Golden Retriever care tips
Training and exercise
As with all dog breeds, pooch training classes and early socialisation are suggested to assist your Golden Retriever in developing into a well-adapted and well-behaved adult dog. Goldens are keen to please their owners, which makes them very convenient to train.
These energetic dogs need abundant exercise. If they don’t attain enough activity, Golden Retrievers are likely to build unwanted behaviours. They make wonderful companions on bike rides and long runs but also love field trials, hunting trips, as well as canine sports like compliance, monitoring, and agility. Sports are a wonderful approach to get your Golden the mental and physical activity they need.
Diet and nutrition
Golden Retriever pooches grow quickly between the ages of four and seven months, which makes them open to bone disorders. For this reason, they should be given a low-calorie diet that avoids them from developing too fast such as a large-breed puppy diet. Your veterinarian is the ideal resource for extra assistance on what food is ideal for your Golden Retriever pooch.
Adult Goldens are particularly given around 1.5 cups of dry dog food per meal, two times a day. Being food lovers, these big pooches are exposed to getting obese. You should prevent free feeding and giving a lot of treats.
Monitor your dog’s calorie intake and be sure to have a word with your vet if you observe weight gain. Your vet will give you suggestions regarding the amount and type of food, exercise, and feeding times.
Your Golden Retriever's approximate nutritional needs may vary depending on their size, age, activity level, and food brand. You should always speak to your veterinarian if you are doubtful about the ideal food type or volume for your furry companion.
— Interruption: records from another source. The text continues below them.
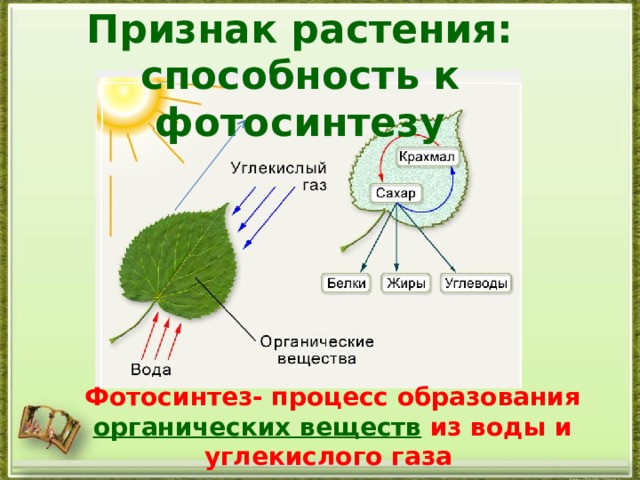 Признак растения: способность к фотосинтезу

Углекислый газ

Крахмал

Сахар

Белки

Жиры

Углеводы

Органические вещества

Вода

Фотосинтез- процесс образования органических веществ из воды и углекислого газа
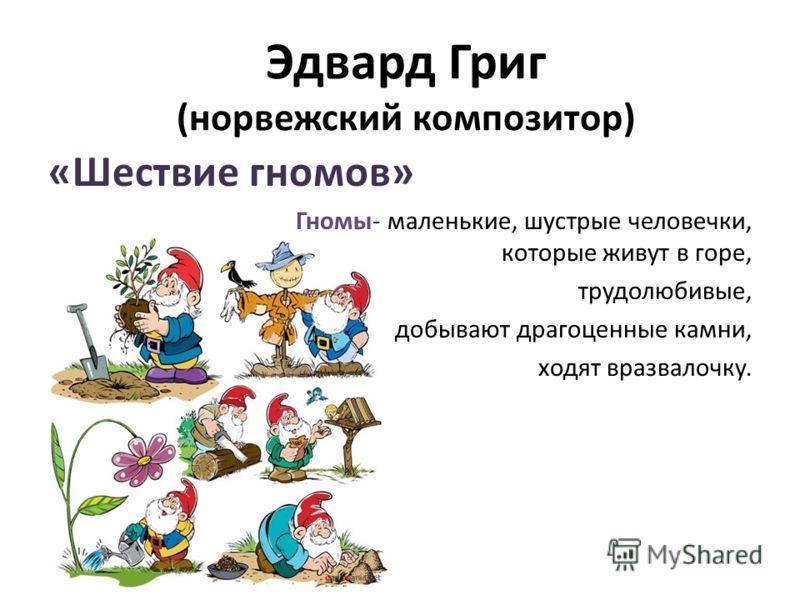 Эдвард Григ
(норвежский композитор)

«Шествие гномов»

Гномы- маленькие, шустрые человечки, которые живут в горе,

трудолюбивые,

добывают драгоценные камни,

ходят вразвалочку.

MyShared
In general, Golden Retrievers scrape off their thick double coat reasonably and should be combed once or twice a week to get rid of the loose hair. During times of more abundant shedding (during fall and spring or year-round in moderate climates), brushing should take place regularly.
Goldens only require periodic baths to keep them washed, as well as routine nail trimming and teeth cleaning.
Living with a Golden Retriever
Goldens are hyperactive furry companions. If routine exercise is provided they can conveniently adjust to any type of home, even an apartment. Being bird dogs at heart, Goldens enjoy swimming and playing a game of fetch.
Common Golden Retriever Health Issues
Golden Retrievers are a normally healthy breed but, as said earlier, they are at a moderately increased risk of cancer in comparison with other dogs. The most common cancers in Golden Retrievers comprise hemangiosarcoma and lymphoma.
Other health issues that impact this breed include:
- Hip dysplasia
- Elbow dysplasia
- Gastric dilatation-volvulus
- Eye issues, such as progressive retinal atrophy and cataracts.
Affectionate for their sunny personality and gorgeous coat, Golden Retrievers are hyperactive and playful dogs keen to please their owners. Initially bred to retrieve birds for hunters, these days Goldens are amiable companions and renowned as service dogs.
These playful dogs need a lot of exercise and want open spaces, but can easily adjust to any type of home. If you have small children, a Golden Retriever is the best choice for a family pet.
Goldens have an intense, water-repellent double coat, and drop their undercoat twice a year, during which they might need regular brushing. For the rest of the year, combing once a week should be apt. The most common health problems impacting the breed involve cancer, hip dysplasia, elbow dysplasia, and more.